Problem to work on -
Repeat exactly the lines below, from the line containing "How far does (47,114) lie from the camera?" through the last line, both included. Leave out any pictures.

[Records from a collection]
────────

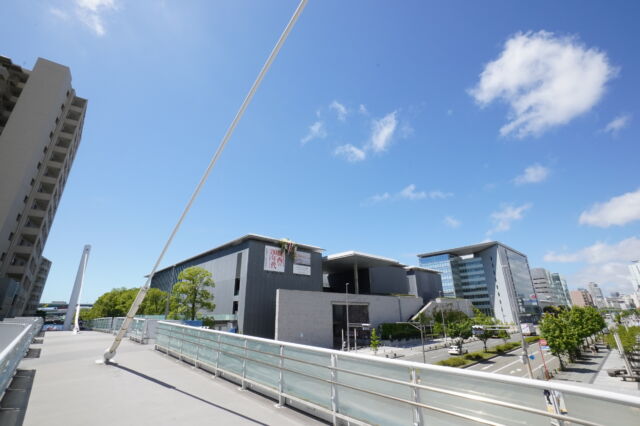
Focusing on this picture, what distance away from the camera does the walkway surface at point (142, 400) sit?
4.46 meters

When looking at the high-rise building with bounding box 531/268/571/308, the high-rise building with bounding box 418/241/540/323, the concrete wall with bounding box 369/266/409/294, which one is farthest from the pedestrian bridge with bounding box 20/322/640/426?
the high-rise building with bounding box 531/268/571/308

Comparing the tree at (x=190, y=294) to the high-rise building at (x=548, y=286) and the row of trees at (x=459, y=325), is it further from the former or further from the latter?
the high-rise building at (x=548, y=286)

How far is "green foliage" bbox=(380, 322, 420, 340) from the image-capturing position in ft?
151

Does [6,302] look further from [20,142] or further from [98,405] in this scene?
[98,405]

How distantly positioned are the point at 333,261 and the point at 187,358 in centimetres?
4437

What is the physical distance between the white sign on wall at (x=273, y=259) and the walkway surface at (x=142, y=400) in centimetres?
3247

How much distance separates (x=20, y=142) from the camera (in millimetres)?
32250

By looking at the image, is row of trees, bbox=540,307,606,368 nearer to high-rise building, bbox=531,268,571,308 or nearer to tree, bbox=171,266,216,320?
tree, bbox=171,266,216,320

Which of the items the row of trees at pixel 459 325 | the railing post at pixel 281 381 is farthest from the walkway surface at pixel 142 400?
the row of trees at pixel 459 325

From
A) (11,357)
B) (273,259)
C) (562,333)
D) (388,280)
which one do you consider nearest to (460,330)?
(562,333)

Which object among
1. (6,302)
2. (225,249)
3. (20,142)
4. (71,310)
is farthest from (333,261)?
(20,142)

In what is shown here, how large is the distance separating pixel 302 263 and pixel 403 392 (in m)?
41.5

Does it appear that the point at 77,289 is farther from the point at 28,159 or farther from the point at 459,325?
the point at 459,325

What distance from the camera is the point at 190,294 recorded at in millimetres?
37656
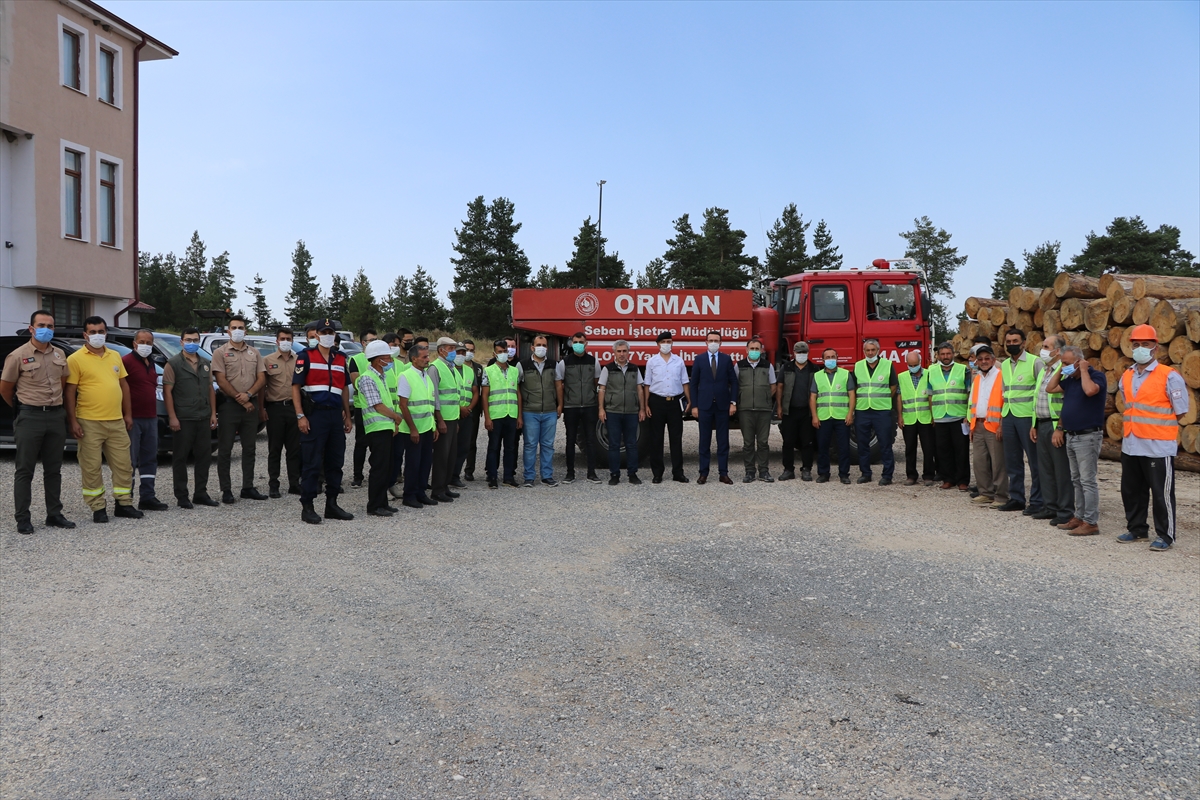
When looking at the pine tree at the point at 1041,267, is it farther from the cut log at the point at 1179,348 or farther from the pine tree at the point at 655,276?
the cut log at the point at 1179,348

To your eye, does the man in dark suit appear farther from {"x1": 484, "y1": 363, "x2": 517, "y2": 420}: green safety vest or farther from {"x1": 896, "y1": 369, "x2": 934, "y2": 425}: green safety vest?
{"x1": 484, "y1": 363, "x2": 517, "y2": 420}: green safety vest

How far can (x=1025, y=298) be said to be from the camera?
14766 mm

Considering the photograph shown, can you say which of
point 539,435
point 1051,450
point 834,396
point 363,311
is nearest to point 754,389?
point 834,396

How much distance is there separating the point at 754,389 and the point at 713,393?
526mm

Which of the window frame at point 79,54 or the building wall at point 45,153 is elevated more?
the window frame at point 79,54

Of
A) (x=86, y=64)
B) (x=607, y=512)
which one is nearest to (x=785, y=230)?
(x=86, y=64)

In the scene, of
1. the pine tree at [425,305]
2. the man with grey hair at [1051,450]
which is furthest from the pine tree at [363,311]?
the man with grey hair at [1051,450]

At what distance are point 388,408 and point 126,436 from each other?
8.18 feet

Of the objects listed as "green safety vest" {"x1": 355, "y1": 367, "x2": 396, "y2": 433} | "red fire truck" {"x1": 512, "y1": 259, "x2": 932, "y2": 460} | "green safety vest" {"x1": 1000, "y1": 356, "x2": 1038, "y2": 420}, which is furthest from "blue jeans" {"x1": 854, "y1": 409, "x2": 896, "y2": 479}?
"green safety vest" {"x1": 355, "y1": 367, "x2": 396, "y2": 433}

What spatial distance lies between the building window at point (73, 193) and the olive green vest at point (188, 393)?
14145 millimetres

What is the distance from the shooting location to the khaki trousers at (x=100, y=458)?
823 cm

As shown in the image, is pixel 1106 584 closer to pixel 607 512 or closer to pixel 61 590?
pixel 607 512

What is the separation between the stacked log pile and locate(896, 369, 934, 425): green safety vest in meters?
2.16

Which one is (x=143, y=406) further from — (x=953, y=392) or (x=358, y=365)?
(x=953, y=392)
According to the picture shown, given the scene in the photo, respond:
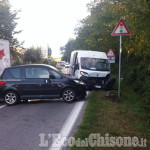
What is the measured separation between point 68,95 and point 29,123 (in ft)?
10.6

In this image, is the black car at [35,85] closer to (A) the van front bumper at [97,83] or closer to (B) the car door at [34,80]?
(B) the car door at [34,80]

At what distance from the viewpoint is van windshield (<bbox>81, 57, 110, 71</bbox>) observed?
12.1 meters

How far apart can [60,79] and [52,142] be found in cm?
469

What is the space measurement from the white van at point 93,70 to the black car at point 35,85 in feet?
8.19

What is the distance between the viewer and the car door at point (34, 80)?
351 inches

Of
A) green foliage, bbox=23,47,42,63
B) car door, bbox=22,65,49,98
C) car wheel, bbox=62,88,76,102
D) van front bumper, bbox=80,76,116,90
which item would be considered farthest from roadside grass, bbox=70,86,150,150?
green foliage, bbox=23,47,42,63

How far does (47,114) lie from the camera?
7031mm

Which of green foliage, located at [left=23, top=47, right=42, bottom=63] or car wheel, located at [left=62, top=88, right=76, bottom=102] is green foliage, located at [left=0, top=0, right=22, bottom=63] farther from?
car wheel, located at [left=62, top=88, right=76, bottom=102]

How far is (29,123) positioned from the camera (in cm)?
603

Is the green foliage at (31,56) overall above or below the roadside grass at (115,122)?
above

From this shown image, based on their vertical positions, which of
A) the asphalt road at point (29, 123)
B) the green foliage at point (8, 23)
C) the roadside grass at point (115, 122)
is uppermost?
the green foliage at point (8, 23)

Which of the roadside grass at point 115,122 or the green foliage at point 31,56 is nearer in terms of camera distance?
the roadside grass at point 115,122

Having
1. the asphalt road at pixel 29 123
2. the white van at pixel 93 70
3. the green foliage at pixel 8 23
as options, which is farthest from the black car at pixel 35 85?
the green foliage at pixel 8 23

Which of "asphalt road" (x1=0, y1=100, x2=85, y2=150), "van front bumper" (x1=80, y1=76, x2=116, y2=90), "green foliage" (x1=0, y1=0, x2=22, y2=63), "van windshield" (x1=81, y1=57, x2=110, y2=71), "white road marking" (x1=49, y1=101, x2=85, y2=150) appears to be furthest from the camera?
"green foliage" (x1=0, y1=0, x2=22, y2=63)
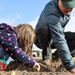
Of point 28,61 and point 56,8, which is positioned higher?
point 56,8

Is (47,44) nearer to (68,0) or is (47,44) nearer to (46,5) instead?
(46,5)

────────

Task answer -
How far does (47,114) lie from the camera?
7031mm

Which of green foliage, located at [left=23, top=47, right=42, bottom=63] or car wheel, located at [left=62, top=88, right=76, bottom=102] is green foliage, located at [left=0, top=0, right=22, bottom=63] farther from?
car wheel, located at [left=62, top=88, right=76, bottom=102]

How far is (29,123) positioned from the camera (in cm)?
603

Is the green foliage at (31,56) overall above or below the roadside grass at (115,122)?
above

From this shown image, based on their vertical positions, which of
A) the asphalt road at point (29, 123)
B) the green foliage at point (8, 23)
C) the roadside grass at point (115, 122)
is uppermost?
the green foliage at point (8, 23)

Which of the roadside grass at point 115,122 or the green foliage at point 31,56 is nearer in terms of camera distance?
the roadside grass at point 115,122

Having
1. the asphalt road at pixel 29 123
2. the white van at pixel 93 70
3. the green foliage at pixel 8 23
as options, which is farthest from the black car at pixel 35 85?
the green foliage at pixel 8 23

Which of "asphalt road" (x1=0, y1=100, x2=85, y2=150), "van front bumper" (x1=80, y1=76, x2=116, y2=90), "green foliage" (x1=0, y1=0, x2=22, y2=63), "van windshield" (x1=81, y1=57, x2=110, y2=71), "white road marking" (x1=49, y1=101, x2=85, y2=150) appears to be furthest from the camera?
"green foliage" (x1=0, y1=0, x2=22, y2=63)
Of point 28,61 and point 56,8, which is positioned higher?
point 56,8

Is (47,44) nearer to (68,0) or is (47,44) nearer to (46,5) instead?
(46,5)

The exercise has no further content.